Despotismo. El final del juego: la experiencia confirma que la demagogia no es necesaria ni inevitable. En efecto, es posible frenar en seco a los demagogos: pueden ser abandonados por sus rivales de partido, obligados al exilio por un golpe de Estado, encarcelados o asesinados. Los demagogos también pueden verse superados por reformas democráticas duraderas, como ocurrió en Estados Unidos durante la era progresista, que contrarrestó el “¡Que se vayan los chinos!” y otros estallidos de intolerancia populista y malestar ciudadano con reformas integradoras como un Senado elegido directamente (1913), la plena emancipación de las mujeres (1920), el socialismo municipal, nuevas leyes sobre el impuesto de la renta y la regulación de las empresas, y la jornada laboral de ocho horas para todos los asalariados del país.18

En nuestros tiempos turbulentos, lo que se necesita para contrarrestar la demagogia no es solo una mayor participación ciudadana en la vida pública –lo que se ha denominado “democracia deliberativa”–, sino formas más sólidas de bloquear el poder depredador, creando redes e instituciones de vigilancia con dientes afilados capaces de hacer retroceder el poder estatal y corporativo irresponsable, proteger la vida en nuestro planeta y, en general, fomentar el espíritu de una mayor igualdad social entre los ciudadanos que valoran las elecciones libres y justas, acogen con satisfacción la diversidad de los medios de comunicación y se sienten totalmente cómodos en compañía de aquellos diferentes a los que no se trata como “enemigos”, sino como socios, desconocidos competidores, ciudadanos y amigos.

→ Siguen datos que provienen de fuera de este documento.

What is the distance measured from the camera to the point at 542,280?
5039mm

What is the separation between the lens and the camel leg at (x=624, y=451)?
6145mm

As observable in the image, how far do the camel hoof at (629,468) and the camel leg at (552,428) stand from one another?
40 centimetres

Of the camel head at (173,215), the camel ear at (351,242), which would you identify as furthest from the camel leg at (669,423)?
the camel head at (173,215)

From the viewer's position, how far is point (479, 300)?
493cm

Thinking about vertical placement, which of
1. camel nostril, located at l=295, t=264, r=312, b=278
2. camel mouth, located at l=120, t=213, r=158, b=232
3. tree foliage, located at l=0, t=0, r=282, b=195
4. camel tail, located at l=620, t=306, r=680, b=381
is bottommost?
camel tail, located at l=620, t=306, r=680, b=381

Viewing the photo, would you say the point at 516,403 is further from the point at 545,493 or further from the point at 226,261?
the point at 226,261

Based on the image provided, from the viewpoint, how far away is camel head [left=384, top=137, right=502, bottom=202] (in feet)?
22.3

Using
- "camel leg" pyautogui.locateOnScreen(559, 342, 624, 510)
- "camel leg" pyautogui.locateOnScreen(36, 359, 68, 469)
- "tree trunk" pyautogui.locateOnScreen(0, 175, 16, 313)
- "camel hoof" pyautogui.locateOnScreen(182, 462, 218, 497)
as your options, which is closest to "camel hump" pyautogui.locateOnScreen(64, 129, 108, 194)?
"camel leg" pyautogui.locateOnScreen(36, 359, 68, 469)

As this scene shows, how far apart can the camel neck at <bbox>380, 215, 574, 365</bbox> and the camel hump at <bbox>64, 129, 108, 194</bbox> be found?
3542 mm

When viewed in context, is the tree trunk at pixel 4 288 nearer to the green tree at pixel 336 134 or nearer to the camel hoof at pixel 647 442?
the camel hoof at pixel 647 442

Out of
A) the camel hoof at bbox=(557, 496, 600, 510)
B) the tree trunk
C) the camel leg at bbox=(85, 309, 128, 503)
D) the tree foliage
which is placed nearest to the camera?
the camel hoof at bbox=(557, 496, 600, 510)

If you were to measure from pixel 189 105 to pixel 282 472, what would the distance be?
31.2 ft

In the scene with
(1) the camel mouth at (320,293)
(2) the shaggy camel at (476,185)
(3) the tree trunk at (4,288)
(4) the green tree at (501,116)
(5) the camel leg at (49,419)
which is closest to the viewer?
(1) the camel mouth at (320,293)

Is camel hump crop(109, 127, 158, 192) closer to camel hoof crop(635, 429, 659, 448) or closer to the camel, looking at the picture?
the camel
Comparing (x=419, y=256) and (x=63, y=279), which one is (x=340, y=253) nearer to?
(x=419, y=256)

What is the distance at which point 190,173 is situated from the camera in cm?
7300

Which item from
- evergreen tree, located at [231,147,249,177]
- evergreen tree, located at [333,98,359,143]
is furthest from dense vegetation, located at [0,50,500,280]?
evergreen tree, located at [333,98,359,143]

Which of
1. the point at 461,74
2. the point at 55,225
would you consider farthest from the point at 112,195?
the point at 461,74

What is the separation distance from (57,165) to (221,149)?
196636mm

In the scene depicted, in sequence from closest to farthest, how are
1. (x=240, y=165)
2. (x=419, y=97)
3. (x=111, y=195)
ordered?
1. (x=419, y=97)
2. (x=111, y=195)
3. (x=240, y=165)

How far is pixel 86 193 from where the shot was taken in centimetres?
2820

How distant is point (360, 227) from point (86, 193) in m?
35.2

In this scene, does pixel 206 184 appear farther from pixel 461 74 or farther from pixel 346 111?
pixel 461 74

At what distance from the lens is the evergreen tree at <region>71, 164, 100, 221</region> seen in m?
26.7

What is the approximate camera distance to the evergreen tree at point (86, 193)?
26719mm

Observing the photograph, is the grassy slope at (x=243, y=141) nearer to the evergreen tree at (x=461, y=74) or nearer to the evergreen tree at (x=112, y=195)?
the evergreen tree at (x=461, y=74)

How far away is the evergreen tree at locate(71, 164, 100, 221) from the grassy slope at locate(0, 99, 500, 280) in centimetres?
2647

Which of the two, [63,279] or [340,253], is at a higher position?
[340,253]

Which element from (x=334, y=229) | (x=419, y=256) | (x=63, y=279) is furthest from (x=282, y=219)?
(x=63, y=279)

Pero si se producen pocas o ninguna de estas reformas, la demagogia está abocada al triunfo. El democidio en nombre de la democracia se convierte en la nueva realidad. La mariposa de la democracia abierta y de poder compartido se convierte en la oruga de un nuevo y extraño tipo de sistema político controlado por el gobierno en el que la mayoría de la gente siente que tiene poca o ninguna influencia sobre las grandes decisiones que dan forma a sus vidas. Triunfa una versión corrupta, una falsa democracia. Se hacen fortunas empresariales. Los ricos se convierten en superricos. Se celebran elecciones con regularidad y se habla constantemente del “pueblo”. Pero la democracia se parece ahora a una máscara fantasiosa en el rostro de adinerados depredadores políticos. Casos contemporáneos tan diferentes como la India de Modi, la Serbia de Vučić y la Venezuela de Maduro demuestran lo rápido que puede suceder –no lleva más de una década– y por qué la democracia ficticia resultante no es una tiranía anticuada o una dictadura militar ni se puede describir como el espectáculo de terror de un solo gobernante que los antiguos llamaban autocracia. No debe confundirse con las formas de fascismo y totalitarismo soviético del siglo XX. Es más que el triunfo del “autoritarismo” de mano dura.19

El final del juego es un tipo de despotismo extrañamente nuevo: un Estado corrupto gobernado por un demagogo, respaldado por oligarcas gubernamentales y corporativos con la ayuda de periodistas dóciles y jueces sumisos, una forma de gobierno de arriba abajo asegurada por la fuerza combinada del puño y la servidumbre voluntaria de millones de súbditos, a veces gruñones pero en última instancia leales, dispuestos a prestar sus votos a un Líder que les promete futuros beneficios materiales a cambio de su obediencia como “pueblo” ficticio. Una democracia fantasma.